Matilda the Musical
I think I enjoyed my second visit to Matilda the Musical even more than my first a few years ago.
I was worried that because I loved it so much first time round I’d have built it up too much, but it was every bit as brilliant as I remembered.
I also saw it from a completely different perspective this time, sitting on the third row, rather than up at the top back of the theatre.
I often describe Tim Minchin as a Roald Dahl for grown-ups, and I think his input is part of what makes the show so fantastic. It feels so authentically ‘Roald Dahl’, yet adds even more layers.
The musical is all about Matilda’s love of stories and storytelling and I think this is what makes it so magical. The wordplay is very clever, and the lyrics fantastic. Just listen to ‘The School Song’, preferably watching clips to see the staging, and you’ll see just how clever every moment of the show is.
What I love most about the musical is the added depth, and the story of the escapologist’s daughter – no spoilers if you haven’t seen it yet. Seeing Matilda’s creativity and the way she uses words and phrases she has picked up from other characters in previous scenes is so believable, and the story weaves incredibly throughout the story we already know so well.
It’s a show that delights children and adults alike, which again is done very cleverly. There were children near to me who were spellbound, but equally the adults were hanging onto every word. That balance is so hard to get right, and Matilda the Musical achieves it to phenomenal effect.
The cast of course includes multiple children for every role, and we saw a few of the adult characters played by understudies too so I will of course be talking about the cast I saw last Saturday.
Our Matilda was Zari-Angel Hator and she was just incredible. Her voice, her charm, her delivery of such a complex script, and her overall command of the stage was impressive, and there was never a moment where you were unsure she had everything under control.

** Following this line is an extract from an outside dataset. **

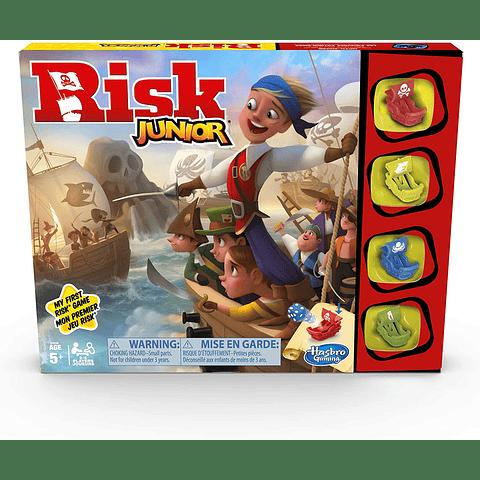 Risk Junior - Hasbro Gaming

The children in general perform to such a high standard it just blows me away. They’re carrying a show full of complex wordplay, with tight choreography and a many-layered score, and they handle it seemingly effortlessly. Special mention here has to go to Ynez Williams as Lavendar Brown, who was perfectly cast, and Oliver Llewelyn-Williams who was excellent as Bruce, especially in his diva moments of ‘Revolting Children’.
The adults of the show were equally well cast. Craige Els was a fantastic Trunchbull, and had us in stitches scene after scene. The decision to cast a man as Miss Trunchbull was a great one, and Els played the role well.
The Wormwoods (Michael Begley and Laura Tyler) were just as grotesque as they should be, and Mr Wormwood’s rendition of ‘Telly’ was a highlight. Miss Honey was taken on by Charlotte Scott, whose voice was lovely but it was her acting that caught me – those tender moments with Matilda were well played and I enjoyed getting to witness them right up close.
Matilda is a show that will leave you singing the songs for days, and I guarantee you’ll have so many ‘favourite moments’ it will be hard to pick. If you really pushed me on songs, I’d say ‘Revolting Children’, ‘When I Grow Up’, ‘Naughty’ and the School Song’ are well up there, but then there’s less ‘showy’ songs like ‘My House which I also love.
When I originally wrote this review it was at least double the length and I came to the conclusion I just can’t write about all my favourite parts because we’d be here forever and the conclusion is just that it’s an absolutely fantastic show. The story, the songs, the cast, the stage – every element pulls together beautifully, and it’s a show you won’t forget.